Statistical Machine Translation Part II: Tree-Based SMT 
 
Dekai WU 
Human Language Technology Center 
Hong Kong University of Science and Technology (HKUST) 
Clear Water Bay, Hong Kong 
dekai@cs.ust.hk 
 
 
 
Abstract 
One of the most active and promising areas of 
statistical machine translation (SMT) research 
are tree-based SMT approaches. Tree-based 
SMT has the potential to overcome the 
weaknesses of early SMT architectures which (a) 
do not handle long-distance dependencies well, 
and (b) are underconstrained in that they allow 
too much flexibility in word reordering. 

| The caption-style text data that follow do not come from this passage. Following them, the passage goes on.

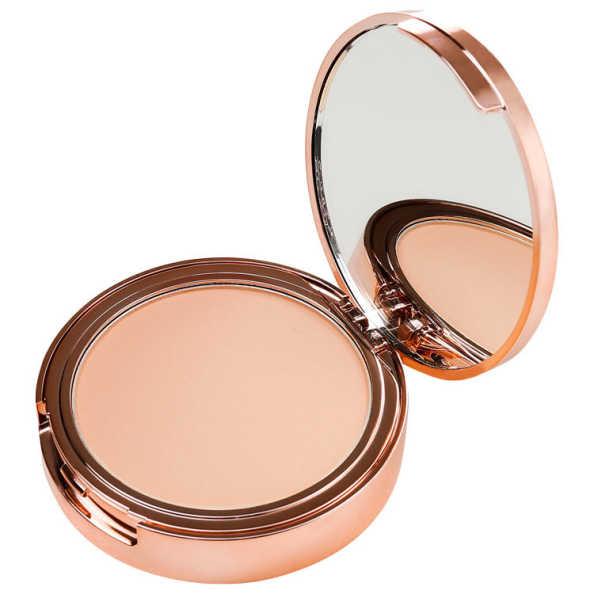 Hot Makeup Touch Me Up TU20 - Pó Compacto 7g
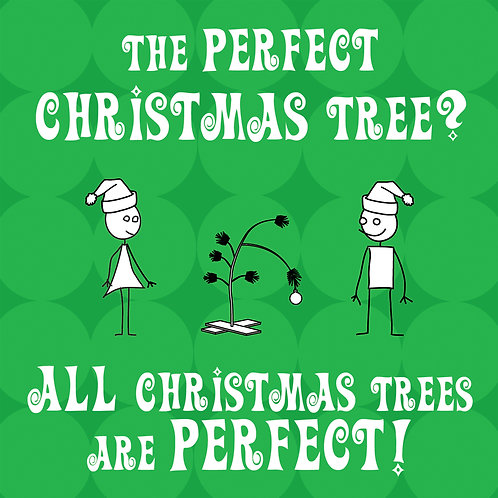 #603 - The Perfect Tree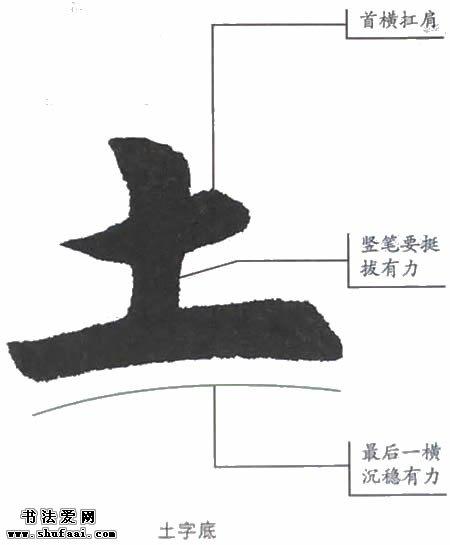 第12课  土字底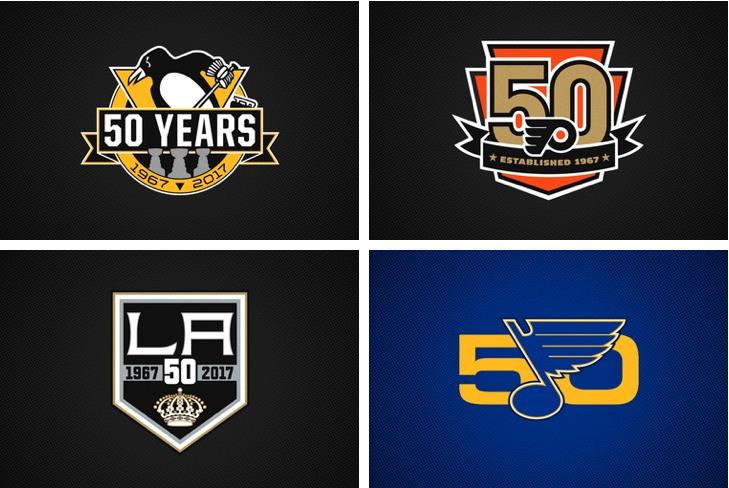 4teams-logos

In this tutorial, we will review the various 
possible approaches to tree-based SMT, ranging 
from the original Inversion Transduction 
Grammar (ITG) models to later models such as 
alignment templates, dependency models, tree-
to-string models, tree-to-tree models, and also 
probabilistic EBMT models. We will discuss the 
theoretical relationships between approaches, 
with critical analysis of their strengths and 
weaknesses. Within this framework we will 
survey the emerging comparative results from 
intriguing new large-scale empirical studies 
across various language pairs. We will consider 
what kind of constraints and biases can or 
should be imposed by models on the variation 
between unrelated human languages, and how 
this can facilitate efficient algorithms for a wide 
range of tasks in machine learning and 
processing of language. We will consider both 
scientific and engineering implications, and 
investigate the potential relationships to cross-
language universals. 
Biography 
Prof. Wu received his PhD in Computer Science 
from the University of California at Berkeley, 
and was a postdoctoral fellow at the University 
of Toronto (Ontario, Canada) prior to joining 
HKUST in 1992. He received a BS in Computer 
Engineering from the University of California at 
San Diego (Revelle College departmental award, 
cum laude, Phi Beta Kappa) in 1984 and an 
Executive MBA from Kellogg and HKUST in 
2002. He has been a visiting researcher at 
Columbia University in 1995-96, Bell 
Laboratories in 1995, and the Technische 
Universität München (Munich, Germany) during 
1986-87. Prof. Wu serves as Associate Editor of 
ACM Transactions on Speech and Language 
Processing, Machine Translation, Journal of 
Natural Language Engineering, and 
Communications of COLIPS. He has also served 
as Co-Chair for EMNLP-2004, on the Editorial 
Board of Computational Linguistics, the 
Organizing Committee of ACL-2000 and 
WVLC-5 (SIGDAT 1997), and the Executive 
Committee of the Association for Computational 
Linguistics (ACL). 
 
 
 
276